**What needs to be done**.
Repeat the part of the data that opens with the line containing "What is the distance value" and runs through the end of the data, both ends included. Leave the pictures out of your answer.
##### Record extracts #####
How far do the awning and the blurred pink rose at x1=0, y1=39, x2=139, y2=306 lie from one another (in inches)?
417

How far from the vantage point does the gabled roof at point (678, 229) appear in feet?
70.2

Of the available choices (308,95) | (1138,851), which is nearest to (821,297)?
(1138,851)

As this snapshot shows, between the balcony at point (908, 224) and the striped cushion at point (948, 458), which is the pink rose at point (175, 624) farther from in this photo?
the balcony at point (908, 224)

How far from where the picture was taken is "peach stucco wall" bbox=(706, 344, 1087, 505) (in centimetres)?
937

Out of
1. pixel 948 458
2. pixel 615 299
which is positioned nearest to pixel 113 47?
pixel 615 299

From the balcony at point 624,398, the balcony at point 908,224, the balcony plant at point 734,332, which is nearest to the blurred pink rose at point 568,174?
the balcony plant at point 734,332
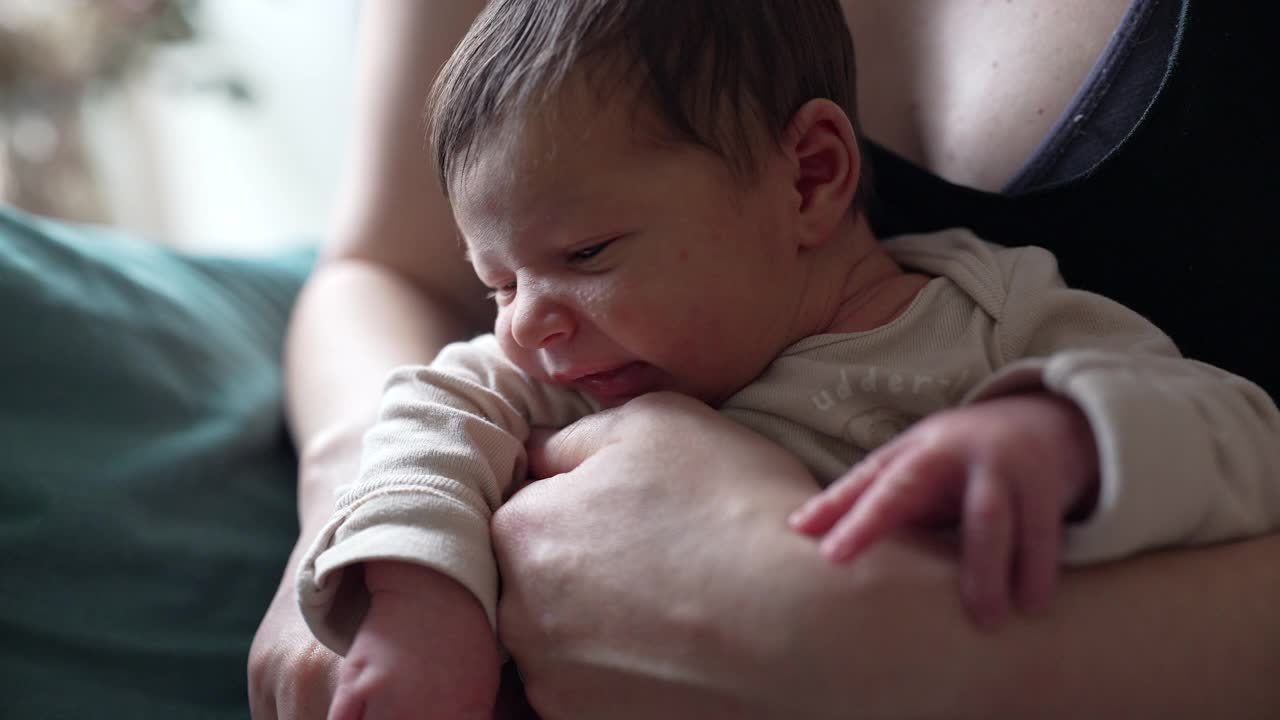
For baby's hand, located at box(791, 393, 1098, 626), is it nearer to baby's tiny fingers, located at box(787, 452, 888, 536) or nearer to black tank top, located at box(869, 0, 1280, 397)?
baby's tiny fingers, located at box(787, 452, 888, 536)

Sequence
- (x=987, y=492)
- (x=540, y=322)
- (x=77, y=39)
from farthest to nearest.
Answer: (x=77, y=39)
(x=540, y=322)
(x=987, y=492)

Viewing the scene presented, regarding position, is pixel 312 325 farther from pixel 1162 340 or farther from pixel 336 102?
pixel 336 102

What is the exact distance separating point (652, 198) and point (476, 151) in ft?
0.48

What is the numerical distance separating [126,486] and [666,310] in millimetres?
550

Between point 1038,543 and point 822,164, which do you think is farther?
point 822,164

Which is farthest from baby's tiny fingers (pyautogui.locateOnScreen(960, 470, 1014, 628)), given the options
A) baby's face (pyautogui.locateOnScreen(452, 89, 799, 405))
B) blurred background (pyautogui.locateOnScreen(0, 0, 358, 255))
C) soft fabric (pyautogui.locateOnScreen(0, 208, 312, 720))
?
blurred background (pyautogui.locateOnScreen(0, 0, 358, 255))

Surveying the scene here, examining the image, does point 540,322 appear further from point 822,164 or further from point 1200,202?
point 1200,202

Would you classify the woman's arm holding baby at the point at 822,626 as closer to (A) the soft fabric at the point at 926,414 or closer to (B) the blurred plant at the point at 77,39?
(A) the soft fabric at the point at 926,414

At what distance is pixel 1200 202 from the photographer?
750mm

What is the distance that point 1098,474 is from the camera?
539 millimetres

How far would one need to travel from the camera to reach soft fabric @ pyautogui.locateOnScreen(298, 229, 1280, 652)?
53 cm

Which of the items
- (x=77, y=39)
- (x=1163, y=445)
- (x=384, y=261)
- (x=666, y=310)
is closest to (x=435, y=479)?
(x=666, y=310)

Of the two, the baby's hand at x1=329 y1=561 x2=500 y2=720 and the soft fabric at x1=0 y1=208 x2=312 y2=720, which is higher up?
the baby's hand at x1=329 y1=561 x2=500 y2=720

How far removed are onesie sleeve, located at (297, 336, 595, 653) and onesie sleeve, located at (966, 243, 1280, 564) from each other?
0.35 metres
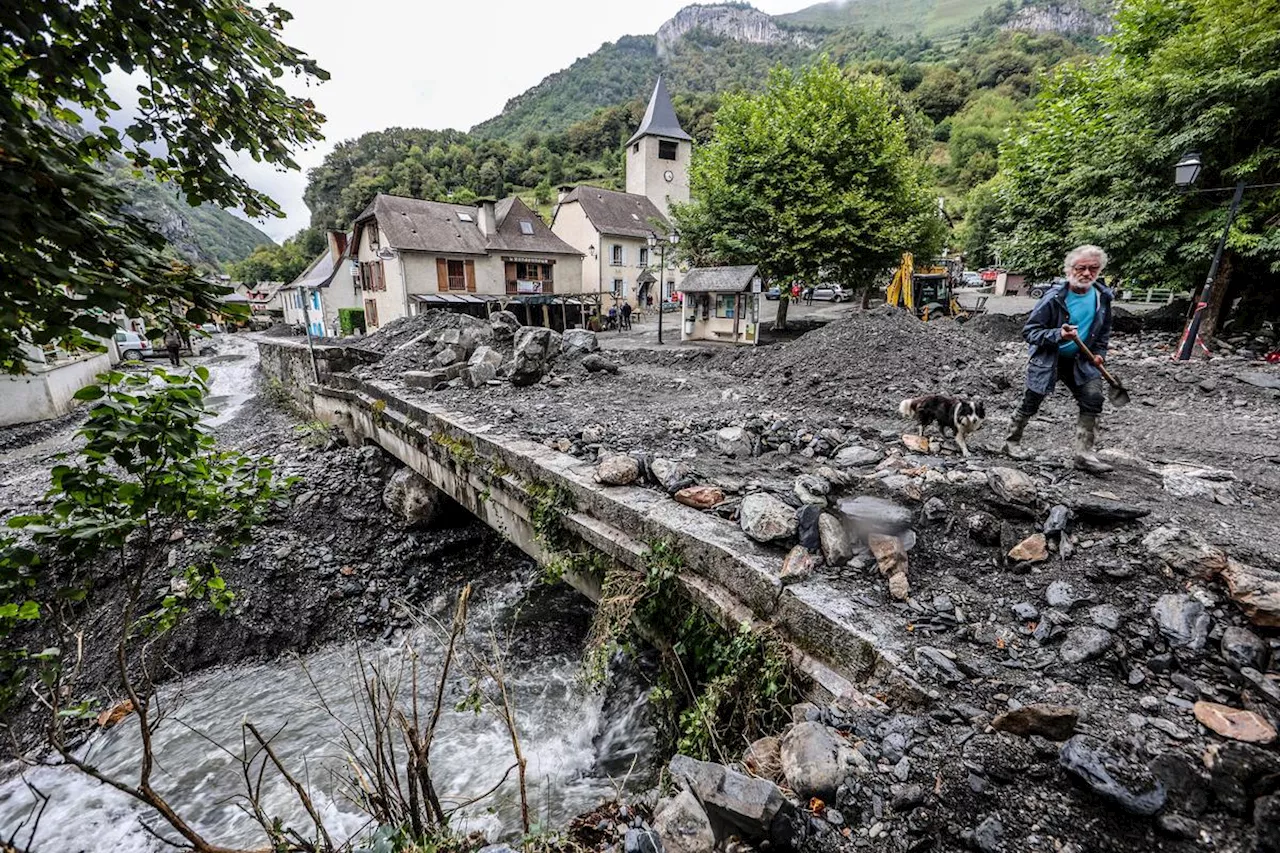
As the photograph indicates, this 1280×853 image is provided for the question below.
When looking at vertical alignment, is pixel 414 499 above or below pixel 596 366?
below

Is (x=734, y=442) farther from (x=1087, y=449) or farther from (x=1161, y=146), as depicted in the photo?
(x=1161, y=146)

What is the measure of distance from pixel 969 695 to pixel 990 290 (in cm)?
4488

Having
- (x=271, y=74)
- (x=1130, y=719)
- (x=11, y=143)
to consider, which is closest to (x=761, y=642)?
(x=1130, y=719)

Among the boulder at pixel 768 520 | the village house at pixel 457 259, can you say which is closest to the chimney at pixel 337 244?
the village house at pixel 457 259

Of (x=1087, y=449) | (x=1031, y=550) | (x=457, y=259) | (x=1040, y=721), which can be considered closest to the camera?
(x=1040, y=721)

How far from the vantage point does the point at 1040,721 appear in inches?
83.1

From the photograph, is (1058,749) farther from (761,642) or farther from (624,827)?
(624,827)

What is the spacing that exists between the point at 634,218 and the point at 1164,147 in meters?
28.2

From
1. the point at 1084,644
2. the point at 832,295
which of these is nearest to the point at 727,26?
the point at 832,295

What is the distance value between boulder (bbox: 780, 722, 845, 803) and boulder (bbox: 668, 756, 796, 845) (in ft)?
0.44

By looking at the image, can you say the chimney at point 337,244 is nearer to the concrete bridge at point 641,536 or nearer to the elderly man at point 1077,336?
the concrete bridge at point 641,536

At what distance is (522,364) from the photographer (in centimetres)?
A: 999

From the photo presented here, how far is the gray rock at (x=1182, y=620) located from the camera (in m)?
2.40

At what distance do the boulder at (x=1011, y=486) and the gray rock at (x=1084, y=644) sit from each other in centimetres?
100
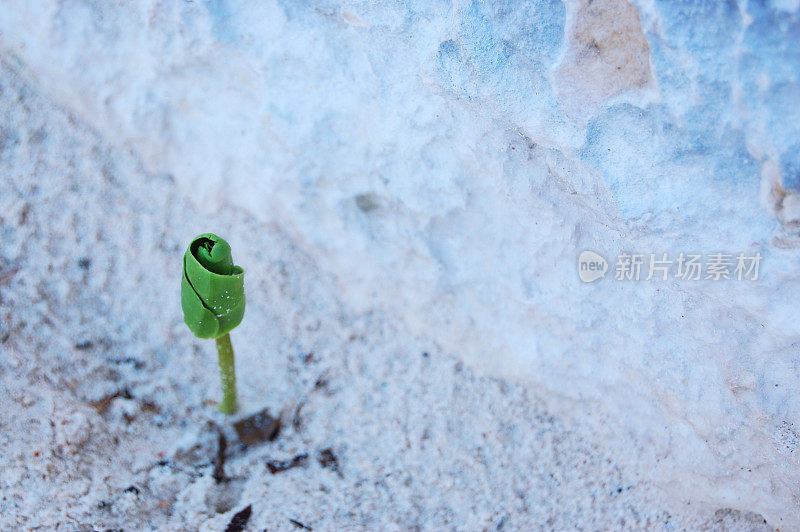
#####
**The output**.
What is the distance value between boulder (bbox: 780, 722, 845, 803) and boulder (bbox: 668, 756, 796, 845) (in ft)?
0.44

By looking at the image, can you say the chimney at point 337,244 is nearer to the concrete bridge at point 641,536 or nearer to the elderly man at point 1077,336?
the concrete bridge at point 641,536

At what distance is (522,364) from the photographer (in centimetres)?
A: 999

From the photo presented here, how far is the gray rock at (x=1182, y=620) located from the camera (in m)?
2.40

At what distance do the boulder at (x=1011, y=486) and the gray rock at (x=1084, y=644) sit from each other in centimetres?
100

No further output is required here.